The findings may provide an important guide to doctors and families facing the tragic decision as to whether a patient should be kept alive or not, observers said.

"PET imaging can reveal cognitive processes that aren't visible through traditional bedside tests," said Steven Laureys, a professor at the University of Liege, who led the study.

The scan could eventually complement existing tests to identify patients "who have the potential for long-term recovery".

Doctors treating a comatose patient often struggle to determine their level of consciousness.

They broadly have to distinguish between a so-called minimally conscious state (MCS) - in which a patient shows some evidence of awareness and response to stimuli - or unresponsive wakefulness syndrome, a vegetative state in which there is neither, and for which recovery prospects are remote.

They use a standardised examination called the coma recovery scale-revised (CSR-R), but 40 per cent of diagnoses that use it are wrong.

Two scanners tested

The research, reported in The Lancet, put two 3D diagnostic tools to the test.
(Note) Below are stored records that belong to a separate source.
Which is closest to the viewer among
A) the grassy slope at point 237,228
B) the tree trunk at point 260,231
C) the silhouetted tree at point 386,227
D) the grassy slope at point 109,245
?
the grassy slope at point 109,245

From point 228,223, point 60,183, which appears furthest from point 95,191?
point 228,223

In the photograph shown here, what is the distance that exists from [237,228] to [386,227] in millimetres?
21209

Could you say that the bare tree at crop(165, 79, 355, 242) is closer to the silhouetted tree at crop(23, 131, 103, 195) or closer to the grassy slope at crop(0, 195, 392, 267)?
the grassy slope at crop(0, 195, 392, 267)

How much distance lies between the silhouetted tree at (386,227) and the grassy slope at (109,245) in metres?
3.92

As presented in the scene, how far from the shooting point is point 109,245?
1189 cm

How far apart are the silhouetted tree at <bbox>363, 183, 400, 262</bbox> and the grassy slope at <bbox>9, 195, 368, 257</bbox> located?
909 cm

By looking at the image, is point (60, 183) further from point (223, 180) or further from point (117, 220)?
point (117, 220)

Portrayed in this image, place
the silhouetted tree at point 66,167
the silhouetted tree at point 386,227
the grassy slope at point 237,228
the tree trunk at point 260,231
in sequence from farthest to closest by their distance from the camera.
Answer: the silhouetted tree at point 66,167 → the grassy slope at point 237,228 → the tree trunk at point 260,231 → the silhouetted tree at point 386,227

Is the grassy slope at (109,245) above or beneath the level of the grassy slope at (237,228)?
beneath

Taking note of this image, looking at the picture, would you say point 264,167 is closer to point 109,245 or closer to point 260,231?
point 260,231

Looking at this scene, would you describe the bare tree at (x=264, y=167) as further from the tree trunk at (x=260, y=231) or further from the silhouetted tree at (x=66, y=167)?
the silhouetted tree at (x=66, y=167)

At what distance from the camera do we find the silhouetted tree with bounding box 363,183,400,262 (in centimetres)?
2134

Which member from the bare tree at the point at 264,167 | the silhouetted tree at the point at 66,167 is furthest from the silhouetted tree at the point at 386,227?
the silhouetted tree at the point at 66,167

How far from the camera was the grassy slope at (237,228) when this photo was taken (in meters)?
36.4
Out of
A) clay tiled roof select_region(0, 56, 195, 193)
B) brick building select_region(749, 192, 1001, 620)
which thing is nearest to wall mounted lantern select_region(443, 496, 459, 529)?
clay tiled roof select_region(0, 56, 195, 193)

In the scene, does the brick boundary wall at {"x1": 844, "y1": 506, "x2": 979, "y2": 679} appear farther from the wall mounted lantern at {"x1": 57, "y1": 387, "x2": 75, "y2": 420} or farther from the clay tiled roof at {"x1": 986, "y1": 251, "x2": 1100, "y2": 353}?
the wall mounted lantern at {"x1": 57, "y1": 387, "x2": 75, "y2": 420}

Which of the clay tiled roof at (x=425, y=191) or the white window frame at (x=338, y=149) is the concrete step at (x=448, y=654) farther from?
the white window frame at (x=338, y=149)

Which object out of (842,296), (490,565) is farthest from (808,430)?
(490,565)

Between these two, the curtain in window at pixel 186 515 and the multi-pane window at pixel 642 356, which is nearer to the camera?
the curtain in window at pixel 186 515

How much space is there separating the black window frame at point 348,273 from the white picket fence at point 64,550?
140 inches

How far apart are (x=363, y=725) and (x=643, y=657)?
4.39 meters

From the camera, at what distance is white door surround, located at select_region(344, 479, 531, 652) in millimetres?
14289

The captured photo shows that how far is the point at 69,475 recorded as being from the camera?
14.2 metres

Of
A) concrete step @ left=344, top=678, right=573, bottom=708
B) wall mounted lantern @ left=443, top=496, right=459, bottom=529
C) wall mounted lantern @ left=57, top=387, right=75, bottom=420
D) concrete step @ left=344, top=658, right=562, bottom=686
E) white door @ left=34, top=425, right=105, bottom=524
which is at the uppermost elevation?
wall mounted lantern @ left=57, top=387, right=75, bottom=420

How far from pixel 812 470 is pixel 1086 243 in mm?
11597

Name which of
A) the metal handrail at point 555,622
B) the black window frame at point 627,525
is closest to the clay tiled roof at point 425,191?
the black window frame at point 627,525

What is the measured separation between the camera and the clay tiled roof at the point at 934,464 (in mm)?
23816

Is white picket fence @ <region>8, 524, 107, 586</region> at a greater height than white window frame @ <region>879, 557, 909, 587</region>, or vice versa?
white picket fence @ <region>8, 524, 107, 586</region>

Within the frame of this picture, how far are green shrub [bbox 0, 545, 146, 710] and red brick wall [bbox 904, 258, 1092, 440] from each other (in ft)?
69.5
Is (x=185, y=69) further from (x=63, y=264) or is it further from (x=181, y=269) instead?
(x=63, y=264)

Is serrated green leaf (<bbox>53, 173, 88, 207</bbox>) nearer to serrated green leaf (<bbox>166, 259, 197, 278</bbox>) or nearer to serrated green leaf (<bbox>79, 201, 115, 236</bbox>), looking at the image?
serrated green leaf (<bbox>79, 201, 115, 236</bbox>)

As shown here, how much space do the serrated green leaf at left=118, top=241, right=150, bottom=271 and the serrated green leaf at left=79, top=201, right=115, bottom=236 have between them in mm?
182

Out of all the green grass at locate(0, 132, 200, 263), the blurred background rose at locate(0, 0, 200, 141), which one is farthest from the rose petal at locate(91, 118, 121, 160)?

One was the positron emission tomography (PET) scanner, which used a radioactive tracer in the blood stream to map brain regions activated by the stimuli.

In this case, the tracer molecule was attached to glucose - the energy used by brain cells when they are at work.

The other was the functional magnetic resonance imaging (fMRI) scanner, which has the same goal but uses a different technique - it identifies the uptake of oxygen by activated brain cells.

Over four-and-a-half years, Laureys and a team tested the two tools on 81 patients in MCS, and 41 in the vegetative state.

For comparison, the results were measured against four patients with "locked-in" syndrome - a condition in which the individual is fully conscious but cannot respond behaviourally - and 39 healthy volunteers.

The patients were scanned after they underwent the CSR-R test.

The PET scan was 93-per cent accurate in spotting a patient in MCS, compared with 45 per cent with fMRI.

PET images were also more useful in gauging how far a patient could recover, compared to tests conducted a year after the scan.

The PET scan highlighted the weaknesses of relying purely on the bedside test, said the study.

The CSR-R test diagnosed 36 patients as unresponsive.

But the PET scan showed that a third of them appeared to have brain activity consistent with some consciousness - a prediction that was subsequently borne out among nine in this group.

Diagnosing and treating severely brain-damaged patients is also an ethical question, given the emergence of sophisticated life support systems that can sustain vital functions for years.

Headline-making cases include that of former Israeli prime minister Ariel Sharon, who died in January after spending eight years in a coma.

"This study is welcome because diagnosis and prognostic accuracy in patients with severe brain injury needs to be improved," said Jamie Sleigh of Waikato Hospital in New Zealand and Catherine Warnaby of the John Radcliffe Hospital in Oxford, England.

"For example, intensive care doctors caring for former racing driver Michael Schumacher after his recent serious brain injury refused to offer any firm prognosis to the world's media," they said in a commentary.

In remarks carried by Britain's Science Media Centre, Michael Bloomfield of the Medical Research Council (MRC) described the trial as "really exciting."

"If the results of this study are confirmed in future research, this could have far-reaching clinical, ethical and legal implications, including whether to offer an apparently unconscious patient pain relief and, ultimately, whether treatments that may be keeping someone alive should be continued or not," he said.